##### SOURCE MATERIAL #####
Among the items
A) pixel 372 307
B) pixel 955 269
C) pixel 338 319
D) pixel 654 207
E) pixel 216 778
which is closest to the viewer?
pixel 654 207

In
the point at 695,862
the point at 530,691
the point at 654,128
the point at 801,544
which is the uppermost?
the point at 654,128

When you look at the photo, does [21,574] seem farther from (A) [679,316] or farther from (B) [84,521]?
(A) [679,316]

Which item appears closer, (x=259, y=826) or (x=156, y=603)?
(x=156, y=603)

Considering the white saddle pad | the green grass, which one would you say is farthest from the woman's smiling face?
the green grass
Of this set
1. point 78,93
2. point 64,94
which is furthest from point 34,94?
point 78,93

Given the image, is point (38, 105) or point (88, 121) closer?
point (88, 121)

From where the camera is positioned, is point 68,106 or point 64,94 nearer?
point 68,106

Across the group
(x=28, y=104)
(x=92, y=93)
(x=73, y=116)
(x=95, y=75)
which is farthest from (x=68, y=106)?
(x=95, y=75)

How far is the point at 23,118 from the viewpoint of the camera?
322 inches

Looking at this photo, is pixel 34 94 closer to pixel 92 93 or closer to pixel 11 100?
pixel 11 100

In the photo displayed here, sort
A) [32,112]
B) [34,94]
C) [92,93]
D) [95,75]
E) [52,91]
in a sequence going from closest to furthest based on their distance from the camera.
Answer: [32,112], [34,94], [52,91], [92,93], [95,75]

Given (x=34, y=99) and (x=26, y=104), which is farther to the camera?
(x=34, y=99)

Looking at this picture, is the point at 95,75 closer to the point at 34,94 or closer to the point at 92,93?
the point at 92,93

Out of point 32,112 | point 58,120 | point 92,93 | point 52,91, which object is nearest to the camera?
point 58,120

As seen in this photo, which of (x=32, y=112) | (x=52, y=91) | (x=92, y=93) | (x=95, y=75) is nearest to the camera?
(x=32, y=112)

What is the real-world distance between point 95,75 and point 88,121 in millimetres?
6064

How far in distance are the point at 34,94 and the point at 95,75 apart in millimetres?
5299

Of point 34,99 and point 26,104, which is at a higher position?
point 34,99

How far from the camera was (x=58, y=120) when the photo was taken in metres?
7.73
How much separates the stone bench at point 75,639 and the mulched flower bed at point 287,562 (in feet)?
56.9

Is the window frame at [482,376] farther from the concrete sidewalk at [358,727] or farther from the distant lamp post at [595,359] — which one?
#####
* [WORK REQUIRED] Reproduce all of the records above line for line, without changing a word.

* [EXPECTED ANSWER]
Among the items
A) pixel 372 307
B) pixel 955 269
C) pixel 338 319
D) pixel 654 207
E) pixel 216 778
which is closest to the viewer?
pixel 654 207

In
the point at 695,862
the point at 530,691
the point at 654,128
the point at 801,544
which is the uppermost?
the point at 654,128

When you look at the photo, does [21,574] seem farther from (A) [679,316] or farther from (B) [84,521]?
(A) [679,316]

Which item appears closer, (x=259, y=826) or (x=156, y=603)?
(x=156, y=603)

Considering the white saddle pad | the green grass, which one would you say is farthest from the woman's smiling face?
the green grass
Of this set
1. point 78,93
2. point 64,94
which is furthest from point 34,94?
point 78,93

Given the image, is point (38, 105) or point (88, 121) closer?
point (88, 121)

From where the camera is positioned, is point 68,106 or point 64,94 nearer?
point 68,106

Across the group
(x=28, y=104)
(x=92, y=93)
(x=73, y=116)
(x=95, y=75)
which is farthest from (x=68, y=106)?
(x=95, y=75)

How far is the point at 23,118 from the viewpoint of the camera?
322 inches

Looking at this photo, is pixel 34 94 closer to pixel 92 93 or closer to pixel 11 100?
pixel 11 100

In the photo displayed here, sort
A) [32,112]
B) [34,94]
C) [92,93]
D) [95,75]
E) [52,91]
in a sequence going from closest to furthest based on their distance from the camera.
Answer: [32,112], [34,94], [52,91], [92,93], [95,75]

Given (x=34, y=99) and (x=26, y=104), which is farther to the camera?
(x=34, y=99)

Looking at this picture, is the point at 95,75 closer to the point at 34,94 or closer to the point at 92,93?
the point at 92,93

Out of point 32,112 | point 58,120 | point 92,93 | point 52,91, which object is nearest to the camera?
point 58,120

As seen in this photo, which of (x=32, y=112) | (x=52, y=91) | (x=92, y=93) | (x=95, y=75) is nearest to the camera?
(x=32, y=112)

What is the real-world distance between point 95,75 and point 88,121 in millimetres?
6064

How far in distance are the point at 34,94 and the point at 95,75 apart in millimetres?
5299

Of point 34,99 and point 26,104, which is at a higher position?
point 34,99

How far from the camera was (x=58, y=120) when the photo was taken in metres?
7.73
How much separates the stone bench at point 75,639 and the mulched flower bed at point 287,562 (in feet)?
56.9

Is the window frame at [482,376] farther from the concrete sidewalk at [358,727] or farther from the distant lamp post at [595,359] — which one?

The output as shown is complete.